8 Quick Bicycle Safety Tips for Motorists

According to the National Highway Traffic Safety Administration, a total of 857 cyclists were killed in motor vehicle crashes in 2018.  All of these deaths were preventable.  Vehicles clearly have the advantage over cyclists in size, weight, speed and maneuverability.  Why then, do so many motorists fail to exercise caution and courtesy when encountering cyclists?  Sure, there are some bad apples out there, but the vast majority of cyclists are fine, law abiding people who are commuting to work, riding for exercise, training for charity rides and just out to enjoy the day.  More importantly, cyclists are fathers, friends, and daughters and there is always someone who is counting on them to return home safely.  Don’t cause a tragedy by failing to heed these important warning tips:

  1. Always be on the look out for cyclists.

    This is easier to remember in areas where cyclists are commonly known to ride.  However, you may encounter a bicycle virtually anywhere from a city street to a country road.


  2. Bicycles are entitled to ride in the lane of traffic. 

    Bicyclists are required by law to follow the same traffic laws as vehicles; however, they are also permitted to ride in the lane of travel.  This means that they may travel in the same lane as you – in front of you, even if they are travelling slower than you.  Most cyclists prefer to ride on the shoulder, however, road conditions sometimes make that impossible or extremely unsafe.  If there is a cyclist on the road in front of you, chances are that they will return to the shoulder as soon as it is safe to do so.  Just be patient.


  3. If you pass a cyclist, do so safely.

    If you insist on passing a cyclist, do it safely.  Get as far away from the cyclist as possible and leave plenty of distance in front of them before you return to your lane.  Wide mirrors or things hanging off your vehicle can make contact with a cyclist and cause serious injury or death, even if your car doesn’t hit them.  A good rule of thumb is to “give them three feet” (i.e. always leave at least three feet between the outside edge of your car and the bike you are passing).


  4. Don’t harass cyclists.

Lines contained in a dataset
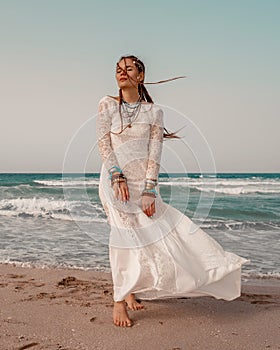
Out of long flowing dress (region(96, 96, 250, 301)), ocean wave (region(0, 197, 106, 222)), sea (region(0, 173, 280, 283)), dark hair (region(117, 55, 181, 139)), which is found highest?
dark hair (region(117, 55, 181, 139))

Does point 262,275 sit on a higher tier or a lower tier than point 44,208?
higher

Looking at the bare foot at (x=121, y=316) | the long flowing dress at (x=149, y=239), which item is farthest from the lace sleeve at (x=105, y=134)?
the bare foot at (x=121, y=316)

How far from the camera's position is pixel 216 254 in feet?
11.1

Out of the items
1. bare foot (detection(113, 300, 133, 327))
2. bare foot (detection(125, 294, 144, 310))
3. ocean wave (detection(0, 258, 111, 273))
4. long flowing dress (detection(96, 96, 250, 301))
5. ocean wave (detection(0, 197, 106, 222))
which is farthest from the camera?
ocean wave (detection(0, 197, 106, 222))

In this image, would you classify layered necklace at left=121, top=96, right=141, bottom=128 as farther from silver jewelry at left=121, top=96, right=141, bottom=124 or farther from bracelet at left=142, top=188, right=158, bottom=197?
bracelet at left=142, top=188, right=158, bottom=197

» **Task requirements**: Please rewrite the bicycle safety tips from "1. Always be" up to and including "Just be patient.", replacing "shoulder" with "road edge".

» **Expected output**:
1. Always be on the look out for cyclists.

    This is easier to remember in areas where cyclists are commonly known to ride.  However, you may encounter a bicycle virtually anywhere from a city street to a country road.


  2. Bicycles are entitled to ride in the lane of traffic. 

    Bicyclists are required by law to follow the same traffic laws as vehicles; however, they are also permitted to ride in the lane of travel.  This means that they may travel in the same lane as you – in front of you, even if they are travelling slower than you.  Most cyclists prefer to ride on the road edge, however, road conditions sometimes make that impossible or extremely unsafe.  If there is a cyclist on the road in front of you, chances are that they will return to the road edge as soon as it is safe to do so.  Just be patient.